In other species: dog , horse

Possibly relevant human trait(s) and/or gene(s)s (MIM numbers): 226700 (trait) , 600805 (gene) , 245660 (trait) , 226650 (trait)

Mendelian trait/disorder: yes

Mode of inheritance: Autosomal Recessive

Considered a defect: yes

Key variant known: yes

Year key variant first reported: 2015

Cross-species summary: Congenital blistering skin disease characterized by separation of the lamina lucida of the basement membrane zone. Blisters often occur in and around the mouth and on the limbs, leading in the latter case to separation of the hoof or nail from the corium (dermis).

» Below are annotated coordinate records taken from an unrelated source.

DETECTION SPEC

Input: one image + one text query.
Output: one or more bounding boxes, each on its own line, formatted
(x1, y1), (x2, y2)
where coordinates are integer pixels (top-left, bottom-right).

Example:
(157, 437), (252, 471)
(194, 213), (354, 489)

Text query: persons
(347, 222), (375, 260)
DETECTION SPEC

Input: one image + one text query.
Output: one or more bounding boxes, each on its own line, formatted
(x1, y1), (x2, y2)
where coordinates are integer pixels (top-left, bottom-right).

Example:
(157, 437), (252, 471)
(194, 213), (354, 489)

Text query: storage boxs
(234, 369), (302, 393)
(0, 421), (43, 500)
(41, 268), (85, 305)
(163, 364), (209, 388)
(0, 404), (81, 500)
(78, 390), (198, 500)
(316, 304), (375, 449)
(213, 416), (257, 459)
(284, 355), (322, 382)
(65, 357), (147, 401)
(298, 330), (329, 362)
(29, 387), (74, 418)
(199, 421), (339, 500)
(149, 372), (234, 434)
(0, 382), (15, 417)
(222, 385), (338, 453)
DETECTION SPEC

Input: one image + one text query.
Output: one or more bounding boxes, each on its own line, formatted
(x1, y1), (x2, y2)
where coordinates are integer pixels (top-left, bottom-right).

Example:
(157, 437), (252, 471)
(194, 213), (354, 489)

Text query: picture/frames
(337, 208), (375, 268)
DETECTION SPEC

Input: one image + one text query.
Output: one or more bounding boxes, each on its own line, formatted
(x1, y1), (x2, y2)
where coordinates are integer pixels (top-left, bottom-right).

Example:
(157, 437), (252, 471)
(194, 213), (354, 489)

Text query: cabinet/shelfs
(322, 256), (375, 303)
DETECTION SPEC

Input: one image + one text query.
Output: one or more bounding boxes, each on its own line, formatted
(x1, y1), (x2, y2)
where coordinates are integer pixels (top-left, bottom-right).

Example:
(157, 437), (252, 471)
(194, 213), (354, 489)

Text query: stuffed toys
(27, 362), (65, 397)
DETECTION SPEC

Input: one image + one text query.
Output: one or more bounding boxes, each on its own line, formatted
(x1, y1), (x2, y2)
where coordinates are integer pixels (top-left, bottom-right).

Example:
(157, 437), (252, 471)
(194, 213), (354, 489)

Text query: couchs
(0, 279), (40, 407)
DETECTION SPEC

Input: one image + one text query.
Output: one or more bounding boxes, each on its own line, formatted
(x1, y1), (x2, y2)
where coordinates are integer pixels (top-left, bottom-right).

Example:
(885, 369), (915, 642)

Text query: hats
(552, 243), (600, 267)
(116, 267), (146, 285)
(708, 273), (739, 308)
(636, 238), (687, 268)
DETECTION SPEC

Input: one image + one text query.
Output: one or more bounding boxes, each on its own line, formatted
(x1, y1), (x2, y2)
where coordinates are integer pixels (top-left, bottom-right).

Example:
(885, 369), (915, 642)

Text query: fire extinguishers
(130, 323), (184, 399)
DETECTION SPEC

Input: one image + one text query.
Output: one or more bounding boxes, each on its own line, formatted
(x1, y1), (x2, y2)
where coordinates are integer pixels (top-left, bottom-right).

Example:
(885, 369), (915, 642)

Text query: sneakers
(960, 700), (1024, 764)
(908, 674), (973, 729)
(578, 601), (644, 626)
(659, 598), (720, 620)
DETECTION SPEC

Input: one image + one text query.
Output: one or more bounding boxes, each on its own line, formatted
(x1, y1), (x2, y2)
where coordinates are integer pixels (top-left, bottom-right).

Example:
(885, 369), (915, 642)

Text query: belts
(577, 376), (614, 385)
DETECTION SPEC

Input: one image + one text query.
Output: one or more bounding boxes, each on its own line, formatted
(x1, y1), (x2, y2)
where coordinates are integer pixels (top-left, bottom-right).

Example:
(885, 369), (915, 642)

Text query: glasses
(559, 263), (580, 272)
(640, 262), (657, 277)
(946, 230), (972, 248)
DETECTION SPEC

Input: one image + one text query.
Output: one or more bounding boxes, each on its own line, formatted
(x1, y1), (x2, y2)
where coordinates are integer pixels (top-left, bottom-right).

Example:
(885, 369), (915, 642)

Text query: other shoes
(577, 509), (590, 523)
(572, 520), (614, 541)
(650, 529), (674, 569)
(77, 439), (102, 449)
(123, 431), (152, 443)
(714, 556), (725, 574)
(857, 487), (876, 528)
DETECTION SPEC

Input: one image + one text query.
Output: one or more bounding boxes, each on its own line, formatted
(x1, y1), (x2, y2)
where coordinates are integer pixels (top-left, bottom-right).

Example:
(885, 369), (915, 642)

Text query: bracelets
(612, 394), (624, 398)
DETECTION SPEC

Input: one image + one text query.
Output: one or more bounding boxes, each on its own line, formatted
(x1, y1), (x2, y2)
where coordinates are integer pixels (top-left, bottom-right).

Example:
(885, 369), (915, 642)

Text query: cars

Mapping: An 8.3 Mb region on chromosome BTA24 (Sartelet et al., 2015).

Molecular basis: In four Belgian Blue calves, Sartelet et al. (2015) identified the causal mutation as a nonsense mutation [c.7825C>T] "in the LAMA3 gene that creates a premature stop codon (p.Arg2609*) in exon 60, truncating 22% of the corresponding protein".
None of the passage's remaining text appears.